David Grossman's To The End Of The Land has me utterly absorbed. It is a book of great human depth written with an astonishingly simple structure, a small number of central characters, and a single action propels the whole complex creation. There's that parallel I was speaking of. Three teenage patients meet while ill in the hospital during the 1967 war in Israel - one woman: Ora, and two men Ilan (good looking and ordinary), and Avram (a person of magnetic and dazzling originality). Ilan and Ora marry, having two sons - Adam and Ofer. This creates two overlapping triangles, both with Ora at their apex and two men at their base (two her lovers, and two her sons).
The present time frame of the narrative is another war for which Ora's son Ofer volunteers to extend his compulsory military service rather that go on a hiking trip with Ora in the Galilee.

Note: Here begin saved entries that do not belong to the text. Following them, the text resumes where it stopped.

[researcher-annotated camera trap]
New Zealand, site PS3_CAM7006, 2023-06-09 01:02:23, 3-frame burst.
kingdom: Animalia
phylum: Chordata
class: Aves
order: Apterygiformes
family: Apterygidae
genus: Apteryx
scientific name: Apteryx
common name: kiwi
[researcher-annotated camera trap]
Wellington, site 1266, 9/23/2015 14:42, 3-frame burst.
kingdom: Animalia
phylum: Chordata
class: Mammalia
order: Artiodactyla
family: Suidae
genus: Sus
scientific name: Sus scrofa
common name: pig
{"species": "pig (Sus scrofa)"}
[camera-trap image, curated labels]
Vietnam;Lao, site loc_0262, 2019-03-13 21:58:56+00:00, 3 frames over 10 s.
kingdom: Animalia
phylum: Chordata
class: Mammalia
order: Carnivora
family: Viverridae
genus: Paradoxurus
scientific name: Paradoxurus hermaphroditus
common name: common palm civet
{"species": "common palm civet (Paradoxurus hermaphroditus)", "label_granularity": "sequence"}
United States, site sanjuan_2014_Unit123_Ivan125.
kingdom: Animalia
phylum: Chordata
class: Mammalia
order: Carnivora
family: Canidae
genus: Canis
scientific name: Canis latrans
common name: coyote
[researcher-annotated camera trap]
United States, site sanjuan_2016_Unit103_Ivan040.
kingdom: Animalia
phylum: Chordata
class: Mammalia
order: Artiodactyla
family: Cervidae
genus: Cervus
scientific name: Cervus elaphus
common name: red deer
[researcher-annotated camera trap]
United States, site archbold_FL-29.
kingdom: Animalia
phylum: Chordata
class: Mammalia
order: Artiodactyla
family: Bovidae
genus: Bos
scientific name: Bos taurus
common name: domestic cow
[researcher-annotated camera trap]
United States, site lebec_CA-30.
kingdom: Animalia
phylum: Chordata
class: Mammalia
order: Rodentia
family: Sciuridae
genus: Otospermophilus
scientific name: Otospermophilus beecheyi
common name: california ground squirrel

Ora, fearing his death, comandeers Avram, from whom she has been estranged, to go on the hike with her as a way to escape the news reports and the long wait to find out if Ofer survives. The single action of the novel, embodied in the hike, is a desperate act of memory during which Ora uses interior as well as exterior narrative to prolong Ofer's life. Grossman's narrative is intimate in that come to know the very souls of Ora and Avram, and epic in its sweep across the decades that have encompassed Ora's and Avram's lives and the geographical space that is Israel. It is work of deep human feeling; long, but not longer than the action of the story seems to require, and confidently paced so that I have no desire to leave, only to know more.